__Stated problem__:
In this exercise, return the whole listing exactly, excluding any images.

__Extracted material__:

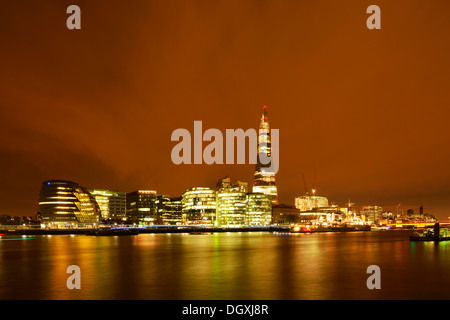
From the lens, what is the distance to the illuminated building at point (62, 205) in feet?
593

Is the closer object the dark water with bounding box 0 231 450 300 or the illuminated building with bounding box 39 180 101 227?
the dark water with bounding box 0 231 450 300

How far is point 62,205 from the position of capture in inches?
7136

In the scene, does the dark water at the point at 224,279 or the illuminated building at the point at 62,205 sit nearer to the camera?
the dark water at the point at 224,279

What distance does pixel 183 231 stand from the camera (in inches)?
7338

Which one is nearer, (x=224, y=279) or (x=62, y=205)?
(x=224, y=279)

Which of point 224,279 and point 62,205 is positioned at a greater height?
point 224,279

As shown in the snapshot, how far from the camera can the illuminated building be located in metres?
181

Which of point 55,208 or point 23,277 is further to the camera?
point 55,208
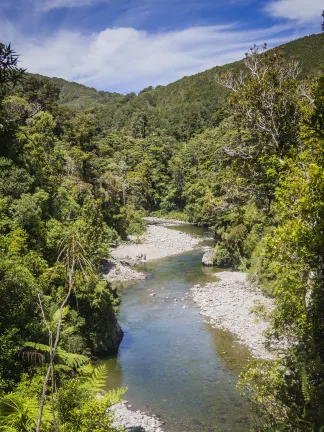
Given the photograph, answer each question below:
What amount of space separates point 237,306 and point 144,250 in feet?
60.6

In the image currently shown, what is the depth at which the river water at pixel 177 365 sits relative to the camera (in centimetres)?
1334

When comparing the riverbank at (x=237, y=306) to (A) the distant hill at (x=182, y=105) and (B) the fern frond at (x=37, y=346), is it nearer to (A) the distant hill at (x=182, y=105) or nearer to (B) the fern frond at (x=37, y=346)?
(B) the fern frond at (x=37, y=346)

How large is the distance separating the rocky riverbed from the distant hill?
7164cm

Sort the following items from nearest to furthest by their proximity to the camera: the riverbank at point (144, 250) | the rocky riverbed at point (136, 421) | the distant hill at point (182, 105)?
the rocky riverbed at point (136, 421)
the riverbank at point (144, 250)
the distant hill at point (182, 105)

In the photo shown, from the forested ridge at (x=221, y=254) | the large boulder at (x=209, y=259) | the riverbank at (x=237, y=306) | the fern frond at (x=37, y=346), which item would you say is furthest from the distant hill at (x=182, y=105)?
the fern frond at (x=37, y=346)

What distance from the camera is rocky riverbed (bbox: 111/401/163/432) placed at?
41.4 ft

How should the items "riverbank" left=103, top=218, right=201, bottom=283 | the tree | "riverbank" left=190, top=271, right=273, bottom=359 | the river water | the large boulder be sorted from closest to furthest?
the tree < the river water < "riverbank" left=190, top=271, right=273, bottom=359 < "riverbank" left=103, top=218, right=201, bottom=283 < the large boulder

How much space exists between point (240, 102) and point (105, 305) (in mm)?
A: 11765

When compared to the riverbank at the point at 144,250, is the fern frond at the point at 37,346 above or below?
above

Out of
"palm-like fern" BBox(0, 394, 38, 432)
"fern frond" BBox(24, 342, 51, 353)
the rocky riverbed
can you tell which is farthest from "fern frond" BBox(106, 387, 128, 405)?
the rocky riverbed

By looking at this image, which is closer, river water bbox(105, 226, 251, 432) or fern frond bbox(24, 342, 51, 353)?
fern frond bbox(24, 342, 51, 353)

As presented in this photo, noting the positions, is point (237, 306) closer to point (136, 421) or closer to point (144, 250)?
point (136, 421)

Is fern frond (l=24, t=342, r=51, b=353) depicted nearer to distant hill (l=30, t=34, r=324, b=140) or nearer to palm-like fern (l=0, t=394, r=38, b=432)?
palm-like fern (l=0, t=394, r=38, b=432)

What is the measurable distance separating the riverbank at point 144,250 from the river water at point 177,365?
13.7 ft
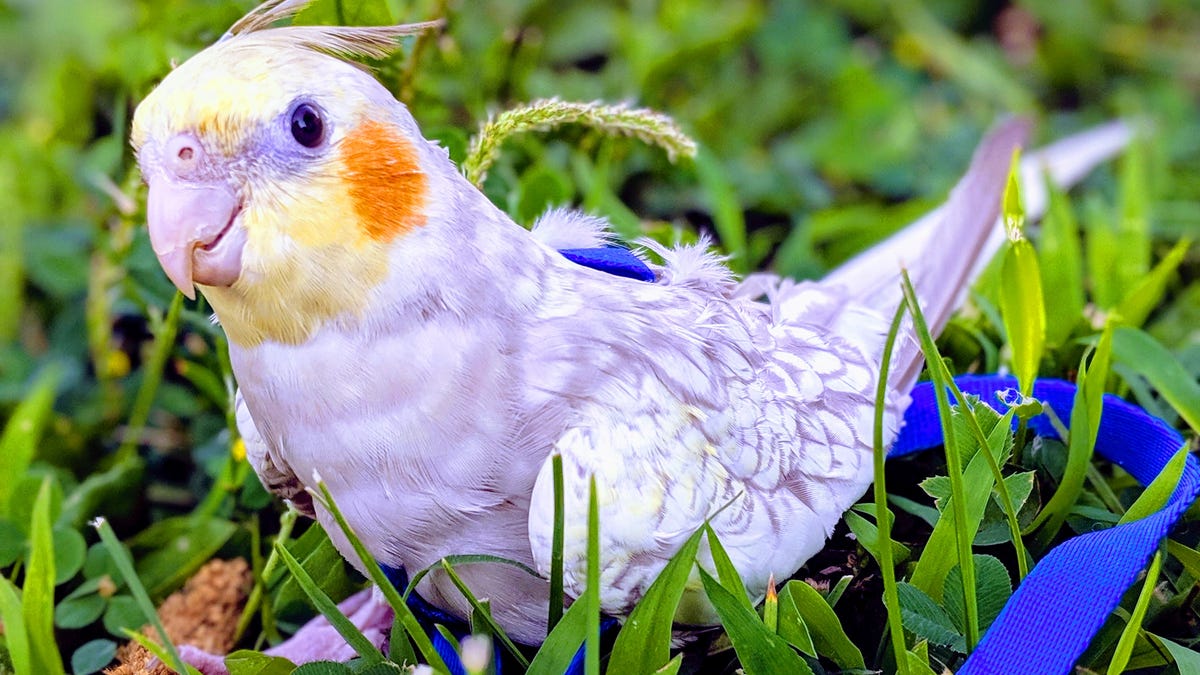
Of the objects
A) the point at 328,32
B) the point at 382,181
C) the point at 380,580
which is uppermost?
the point at 328,32

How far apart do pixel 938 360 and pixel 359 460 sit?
56cm

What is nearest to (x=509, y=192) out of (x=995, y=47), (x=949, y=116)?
(x=949, y=116)

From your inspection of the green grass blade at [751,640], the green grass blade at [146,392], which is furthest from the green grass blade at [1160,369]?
the green grass blade at [146,392]

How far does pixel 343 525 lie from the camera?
0.96 metres

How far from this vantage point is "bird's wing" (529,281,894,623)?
38.1 inches

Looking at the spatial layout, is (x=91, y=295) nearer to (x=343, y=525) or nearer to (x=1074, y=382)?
(x=343, y=525)

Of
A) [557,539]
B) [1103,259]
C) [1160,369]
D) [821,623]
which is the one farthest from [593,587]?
[1103,259]

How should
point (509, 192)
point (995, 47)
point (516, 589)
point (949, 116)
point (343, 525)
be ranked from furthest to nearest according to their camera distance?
point (995, 47), point (949, 116), point (509, 192), point (516, 589), point (343, 525)

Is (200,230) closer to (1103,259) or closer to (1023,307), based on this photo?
(1023,307)

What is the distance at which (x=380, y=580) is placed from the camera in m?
0.97

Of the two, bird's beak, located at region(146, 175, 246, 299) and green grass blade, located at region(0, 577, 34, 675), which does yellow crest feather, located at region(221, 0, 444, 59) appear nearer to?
bird's beak, located at region(146, 175, 246, 299)

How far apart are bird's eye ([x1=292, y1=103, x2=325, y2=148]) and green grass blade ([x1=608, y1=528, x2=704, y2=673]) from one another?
487 mm

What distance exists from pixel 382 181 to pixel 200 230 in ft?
0.52

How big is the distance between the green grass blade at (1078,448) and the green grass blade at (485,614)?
596 mm
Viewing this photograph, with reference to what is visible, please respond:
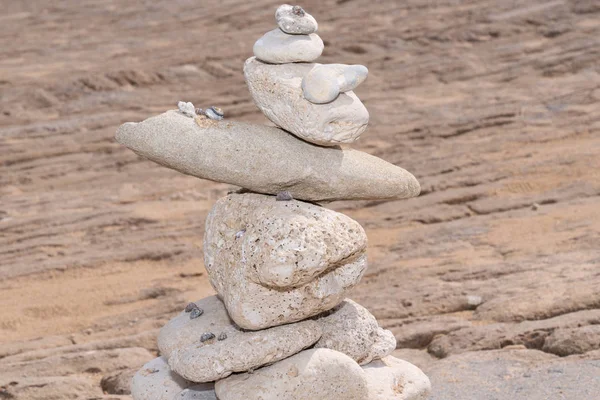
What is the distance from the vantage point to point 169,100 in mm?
16688

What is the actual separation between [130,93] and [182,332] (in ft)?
36.9

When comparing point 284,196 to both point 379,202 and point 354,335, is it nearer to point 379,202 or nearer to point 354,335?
point 354,335

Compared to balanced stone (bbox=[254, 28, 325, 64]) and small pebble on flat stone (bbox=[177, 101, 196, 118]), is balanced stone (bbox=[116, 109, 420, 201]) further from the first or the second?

__Solution for this exercise__:
From the lens, what is the distance to the illuminated building at point (62, 205) in feet?
593

Is the closer object the dark water with bounding box 0 231 450 300 or the illuminated building with bounding box 39 180 101 227?
the dark water with bounding box 0 231 450 300

How far is point 62,205 from the position of capture in inches?
7136

In the scene, does the dark water at the point at 224,279 or the illuminated building at the point at 62,205 sit nearer to the camera?
the dark water at the point at 224,279

What distance does pixel 183 231 stand from the camera (in inches)?
7338

Which one is nearer, (x=224, y=279) or (x=62, y=205)?
(x=224, y=279)

Which of point 224,279 and point 62,205 is positioned at a greater height?
point 224,279

As shown in the snapshot, how far from the camera can the illuminated building be located in metres?
181

Which of point 55,208 or point 23,277 is further to the camera?
point 55,208
Given the photograph, answer each question below:
What amount of space separates point 237,306 and point 144,250 in feet?
60.6

In the image currently shown, what is the depth at which the river water at pixel 177 365 sits relative to the camera (in centimetres)?
1334

When comparing the riverbank at (x=237, y=306) to (A) the distant hill at (x=182, y=105) and (B) the fern frond at (x=37, y=346), is it nearer to (A) the distant hill at (x=182, y=105) or nearer to (B) the fern frond at (x=37, y=346)?
(B) the fern frond at (x=37, y=346)

How large is the distance separating the rocky riverbed from the distant hill?
7164cm

Sort the following items from nearest to furthest by their proximity to the camera: the riverbank at point (144, 250) | the rocky riverbed at point (136, 421) | the distant hill at point (182, 105)?
the rocky riverbed at point (136, 421)
the riverbank at point (144, 250)
the distant hill at point (182, 105)

In the photo shown, from the forested ridge at (x=221, y=254) | the large boulder at (x=209, y=259) | the riverbank at (x=237, y=306) | the fern frond at (x=37, y=346), which item would you say is furthest from the distant hill at (x=182, y=105)?
the fern frond at (x=37, y=346)

What distance from the camera is rocky riverbed (bbox: 111/401/163/432) placed at?
41.4 ft

How should the items "riverbank" left=103, top=218, right=201, bottom=283 | the tree | "riverbank" left=190, top=271, right=273, bottom=359 | the river water | the large boulder be sorted from closest to furthest?
the tree < the river water < "riverbank" left=190, top=271, right=273, bottom=359 < "riverbank" left=103, top=218, right=201, bottom=283 < the large boulder

How much space exists between point (240, 102) and point (105, 305) (in mm)?
A: 11765

When compared to the riverbank at the point at 144,250, is the fern frond at the point at 37,346 above or below?
above

Out of
"palm-like fern" BBox(0, 394, 38, 432)
"fern frond" BBox(24, 342, 51, 353)
the rocky riverbed
can you tell which is farthest from "fern frond" BBox(106, 387, 128, 405)?
the rocky riverbed

By looking at this image, which is closer, river water bbox(105, 226, 251, 432) or fern frond bbox(24, 342, 51, 353)?
fern frond bbox(24, 342, 51, 353)

As presented in this photo, noting the positions, is point (237, 306) closer to point (136, 421) or closer to point (144, 250)?
point (136, 421)

Is fern frond (l=24, t=342, r=51, b=353) depicted nearer to distant hill (l=30, t=34, r=324, b=140) or nearer to palm-like fern (l=0, t=394, r=38, b=432)?
palm-like fern (l=0, t=394, r=38, b=432)

What is the measurable distance separating the riverbank at point 144,250 from the river water at point 177,365?
13.7 ft
Of the objects
A) the point at 328,32
B) the point at 382,181
C) the point at 380,580
which is uppermost?
the point at 328,32

How far apart do pixel 938 360 and pixel 359 460 sit?
56cm

What is nearest to (x=509, y=192) out of (x=995, y=47), (x=949, y=116)?
(x=949, y=116)

From your inspection of the green grass blade at [751,640], the green grass blade at [146,392], which is furthest from the green grass blade at [1160,369]?
the green grass blade at [146,392]

How far does pixel 343 525 lie from the camera?
0.96 metres

How far from this vantage point is "bird's wing" (529,281,894,623)?
38.1 inches

Looking at the spatial layout, is (x=91, y=295) nearer to (x=343, y=525) or nearer to (x=1074, y=382)?
(x=343, y=525)

Of
A) [557,539]
B) [1103,259]
C) [1160,369]
D) [821,623]
which is the one farthest from [593,587]?
[1103,259]

How should
point (509, 192)
point (995, 47)
point (516, 589)
point (949, 116)
point (343, 525)
be ranked from furthest to nearest according to their camera distance?
point (995, 47), point (949, 116), point (509, 192), point (516, 589), point (343, 525)

Is (200,230) closer to (1103,259) or closer to (1023,307), based on this photo?
(1023,307)

What is the distance at which (x=380, y=580) is placed from the camera in m?
0.97

Of the two, bird's beak, located at region(146, 175, 246, 299) and green grass blade, located at region(0, 577, 34, 675), which does yellow crest feather, located at region(221, 0, 444, 59) appear nearer to?
bird's beak, located at region(146, 175, 246, 299)

How far apart are bird's eye ([x1=292, y1=103, x2=325, y2=148]) and green grass blade ([x1=608, y1=528, x2=704, y2=673]) from one another?
487 mm

What distance exists from pixel 382 181 to pixel 200 230 in ft?
0.52

How big is the distance between the green grass blade at (1078,448) and the green grass blade at (485,614)?
596 mm
Viewing this photograph, with reference to what is visible, please respond:
What is the distance from the vantage point to point 169,100 in mm?
16688

What is the actual separation between [130,93] and [182,332] (in ft)?
36.9

When comparing point 284,196 to both point 379,202 and point 354,335, is it nearer to point 379,202 or nearer to point 354,335?
point 354,335

Compared to balanced stone (bbox=[254, 28, 325, 64]) and small pebble on flat stone (bbox=[177, 101, 196, 118]), is balanced stone (bbox=[116, 109, 420, 201]) further from the first or the second?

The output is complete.